(Dataset entries)
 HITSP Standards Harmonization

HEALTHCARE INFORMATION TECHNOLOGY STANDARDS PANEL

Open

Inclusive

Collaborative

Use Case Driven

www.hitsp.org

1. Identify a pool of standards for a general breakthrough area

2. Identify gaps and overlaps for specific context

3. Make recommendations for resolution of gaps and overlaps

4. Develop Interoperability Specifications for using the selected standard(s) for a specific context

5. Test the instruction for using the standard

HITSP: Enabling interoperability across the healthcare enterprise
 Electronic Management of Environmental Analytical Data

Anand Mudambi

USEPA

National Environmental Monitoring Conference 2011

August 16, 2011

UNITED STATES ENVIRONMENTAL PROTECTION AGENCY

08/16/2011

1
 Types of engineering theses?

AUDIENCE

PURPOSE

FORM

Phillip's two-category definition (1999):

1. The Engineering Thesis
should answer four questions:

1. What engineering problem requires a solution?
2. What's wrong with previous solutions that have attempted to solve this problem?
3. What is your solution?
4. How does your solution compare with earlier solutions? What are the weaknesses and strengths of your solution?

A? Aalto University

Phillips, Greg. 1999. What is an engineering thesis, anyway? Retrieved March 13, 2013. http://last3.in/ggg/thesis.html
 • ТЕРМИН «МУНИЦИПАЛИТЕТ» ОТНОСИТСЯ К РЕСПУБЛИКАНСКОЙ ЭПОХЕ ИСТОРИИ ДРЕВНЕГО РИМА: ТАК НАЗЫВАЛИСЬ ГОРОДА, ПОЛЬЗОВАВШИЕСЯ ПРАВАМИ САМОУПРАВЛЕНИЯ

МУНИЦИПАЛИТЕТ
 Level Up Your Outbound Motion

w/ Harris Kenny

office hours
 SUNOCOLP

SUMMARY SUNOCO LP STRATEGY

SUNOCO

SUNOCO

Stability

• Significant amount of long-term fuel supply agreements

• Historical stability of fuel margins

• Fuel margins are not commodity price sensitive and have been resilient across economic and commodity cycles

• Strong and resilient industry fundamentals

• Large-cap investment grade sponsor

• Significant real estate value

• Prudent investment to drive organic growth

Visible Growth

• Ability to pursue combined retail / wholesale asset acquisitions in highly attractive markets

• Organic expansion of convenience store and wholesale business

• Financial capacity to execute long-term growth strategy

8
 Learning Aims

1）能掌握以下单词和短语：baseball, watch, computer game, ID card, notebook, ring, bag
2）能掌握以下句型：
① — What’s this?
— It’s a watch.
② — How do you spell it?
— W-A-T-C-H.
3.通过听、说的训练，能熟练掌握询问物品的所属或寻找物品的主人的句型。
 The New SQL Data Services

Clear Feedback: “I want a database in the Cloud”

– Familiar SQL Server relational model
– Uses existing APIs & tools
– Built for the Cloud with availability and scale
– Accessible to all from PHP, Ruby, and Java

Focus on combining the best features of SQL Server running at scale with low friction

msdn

Task brief |
All lines of the data that hold "investment" need to be copied.

Answer area |
• Large-cap investment grade sponsor
• Prudent investment to drive organic growth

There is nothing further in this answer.